Each type in detail¶
Blog post¶
The default and most flexible type, for short to medium posts on any topic. Shows the full set of optional fields (Tags, Excerpt, SEO, Canonical URL, Featured image), so it's also the right home for a post first published elsewhere (set the Canonical URL).
Tutorial¶
A step-by-step how-to. Type-specific fields: difficulty level (beginner / intermediate / advanced), prerequisites, and estimated duration (minutes). Shows Tags, Excerpt, SEO and a Featured image. Use it whenever readers follow along with steps.
Review¶
A critique of a work. Type-specific fields: reviewed work, its author / creator, and a rating (1-5). Shows Tags, Excerpt, SEO and a Featured image. Use it for book / product / film / album reviews where the rating + reviewed-work metadata matter.
Essay¶
Longer, reflective prose. No type-specific fields. Shows only Tags + a Featured image. Excerpt, SEO and Canonical URL are hidden to keep the focus on the writing rather than search snippets. Use it for opinion or reflective pieces.
Newsletter¶
A recurring issue. Type-specific fields: issue number and send date. Shows none of the optional core fields, because a newsletter is distributed by email, so SEO snippets, excerpts and canonical URLs don't apply. Use it for issues of a periodic publication.
Interview¶
A conversation with someone. Type-specific fields: interview partner name and role. Shows Tags + a Featured image. Use it for Q&A or interview formats.
Listicle¶
A list-based post (Top 10, 5 tips …). No type-specific fields. Shows Tags, Excerpt, SEO and a Featured image, because list posts tend to be search-oriented, so the SEO fields stay. Use it for ranked or enumerated content.
Short story¶
A short, self-contained narrative. No type-specific fields. Shows only Tags, because fiction rarely needs SEO snippets, canonical URLs or excerpts. Use it for fiction you want to keep separate from non-fiction posts.
Article¶
The generic, unspecified type. No type-specific fields. Shows the same optional core fields as a blog post (Tags, Excerpt, SEO, Canonical URL, Featured image), but carries no special meaning like Tutorial or Review. Use it when none of the more specific types fit and you simply want a neutral text with the full publishing fields. Note: Blog post stays the built-in default, Article is the generic alternative to it.
Creating with a type¶
On the article dashboard, click the arrow to the right of the New Article button. A menu shows every type except the default (Blog post). Picking a type creates a new article of that type directly.
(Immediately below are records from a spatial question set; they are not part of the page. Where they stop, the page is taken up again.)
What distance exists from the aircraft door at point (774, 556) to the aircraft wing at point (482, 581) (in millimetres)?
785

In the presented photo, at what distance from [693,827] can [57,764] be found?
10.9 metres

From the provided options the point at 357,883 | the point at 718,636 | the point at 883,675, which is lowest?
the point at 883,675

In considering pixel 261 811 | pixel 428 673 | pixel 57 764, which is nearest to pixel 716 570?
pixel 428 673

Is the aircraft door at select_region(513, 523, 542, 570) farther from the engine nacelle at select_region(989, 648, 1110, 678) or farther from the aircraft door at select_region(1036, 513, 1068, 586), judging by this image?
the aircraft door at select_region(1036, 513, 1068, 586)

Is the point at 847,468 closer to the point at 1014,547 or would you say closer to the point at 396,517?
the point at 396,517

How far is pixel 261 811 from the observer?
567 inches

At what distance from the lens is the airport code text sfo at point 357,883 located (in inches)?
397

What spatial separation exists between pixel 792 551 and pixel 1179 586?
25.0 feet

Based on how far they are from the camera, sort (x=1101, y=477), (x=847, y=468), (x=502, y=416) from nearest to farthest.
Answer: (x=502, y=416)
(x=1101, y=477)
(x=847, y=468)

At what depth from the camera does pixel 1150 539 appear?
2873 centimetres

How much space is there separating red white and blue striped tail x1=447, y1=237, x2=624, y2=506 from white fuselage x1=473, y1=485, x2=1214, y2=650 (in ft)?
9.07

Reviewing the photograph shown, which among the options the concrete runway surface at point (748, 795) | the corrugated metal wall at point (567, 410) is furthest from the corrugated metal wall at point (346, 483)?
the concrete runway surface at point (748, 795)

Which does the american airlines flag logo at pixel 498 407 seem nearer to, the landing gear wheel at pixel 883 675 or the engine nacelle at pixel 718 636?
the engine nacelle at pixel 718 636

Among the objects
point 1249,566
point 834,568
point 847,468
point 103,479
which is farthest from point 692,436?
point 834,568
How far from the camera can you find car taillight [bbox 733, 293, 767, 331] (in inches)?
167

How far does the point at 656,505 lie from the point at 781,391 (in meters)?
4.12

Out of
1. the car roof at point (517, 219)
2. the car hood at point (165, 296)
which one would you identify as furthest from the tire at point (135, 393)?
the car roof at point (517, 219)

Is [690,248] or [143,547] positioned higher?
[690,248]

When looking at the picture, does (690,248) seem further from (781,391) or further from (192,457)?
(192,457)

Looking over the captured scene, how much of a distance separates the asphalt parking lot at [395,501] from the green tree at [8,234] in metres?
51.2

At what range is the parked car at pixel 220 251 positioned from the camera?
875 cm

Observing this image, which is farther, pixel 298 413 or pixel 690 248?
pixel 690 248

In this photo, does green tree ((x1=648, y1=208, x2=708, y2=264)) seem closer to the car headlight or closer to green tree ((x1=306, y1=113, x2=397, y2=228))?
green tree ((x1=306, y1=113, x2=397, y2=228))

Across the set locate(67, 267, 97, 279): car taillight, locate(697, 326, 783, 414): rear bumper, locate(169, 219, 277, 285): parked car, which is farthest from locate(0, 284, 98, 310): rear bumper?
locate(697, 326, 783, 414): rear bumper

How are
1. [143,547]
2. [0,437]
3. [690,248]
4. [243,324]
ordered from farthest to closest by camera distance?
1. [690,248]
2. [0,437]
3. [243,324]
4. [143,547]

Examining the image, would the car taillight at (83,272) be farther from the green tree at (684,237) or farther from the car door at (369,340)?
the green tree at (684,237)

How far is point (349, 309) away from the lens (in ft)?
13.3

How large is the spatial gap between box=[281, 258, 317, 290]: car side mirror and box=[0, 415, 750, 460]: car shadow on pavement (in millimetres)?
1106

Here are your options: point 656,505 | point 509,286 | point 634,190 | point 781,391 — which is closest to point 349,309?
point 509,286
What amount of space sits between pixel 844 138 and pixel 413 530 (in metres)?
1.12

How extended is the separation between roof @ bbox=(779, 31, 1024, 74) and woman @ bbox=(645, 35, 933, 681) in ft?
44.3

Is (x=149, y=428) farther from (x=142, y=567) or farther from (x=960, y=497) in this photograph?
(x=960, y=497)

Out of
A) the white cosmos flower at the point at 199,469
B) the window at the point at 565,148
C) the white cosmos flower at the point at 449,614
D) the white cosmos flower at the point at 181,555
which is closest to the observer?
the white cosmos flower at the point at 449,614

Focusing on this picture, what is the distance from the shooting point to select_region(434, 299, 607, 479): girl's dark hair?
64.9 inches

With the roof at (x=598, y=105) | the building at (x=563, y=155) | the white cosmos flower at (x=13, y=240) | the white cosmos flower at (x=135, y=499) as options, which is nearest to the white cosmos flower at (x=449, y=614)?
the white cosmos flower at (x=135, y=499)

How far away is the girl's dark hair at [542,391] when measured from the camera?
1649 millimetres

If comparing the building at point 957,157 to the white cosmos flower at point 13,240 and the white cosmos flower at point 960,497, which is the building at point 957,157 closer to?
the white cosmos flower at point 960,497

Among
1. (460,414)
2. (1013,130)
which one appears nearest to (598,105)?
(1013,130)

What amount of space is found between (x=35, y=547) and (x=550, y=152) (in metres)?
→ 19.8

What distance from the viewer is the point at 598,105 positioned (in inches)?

A plain click on New Article creates the configured default (a blog post out of the box), the most common choice, so it skips the menu round-trip. You can choose which type is the default under Settings (see Defaults).
Changing the type later¶
In the ArticleEditor, the right-hand sidebar shows an Article type dropdown right under the Status field. Switching the type resets the type-specific fields (e.g. changing from Tutorial to Review clears the tutorial fields and reveals the review fields) and re-applies the per-type field visibility above.
Dashboard display¶
Every article card (grid view) and list row (list view) shows a small badge with the type's icon and label. You can see at a glance which articles are tutorials, reviews, etc. without opening the editor.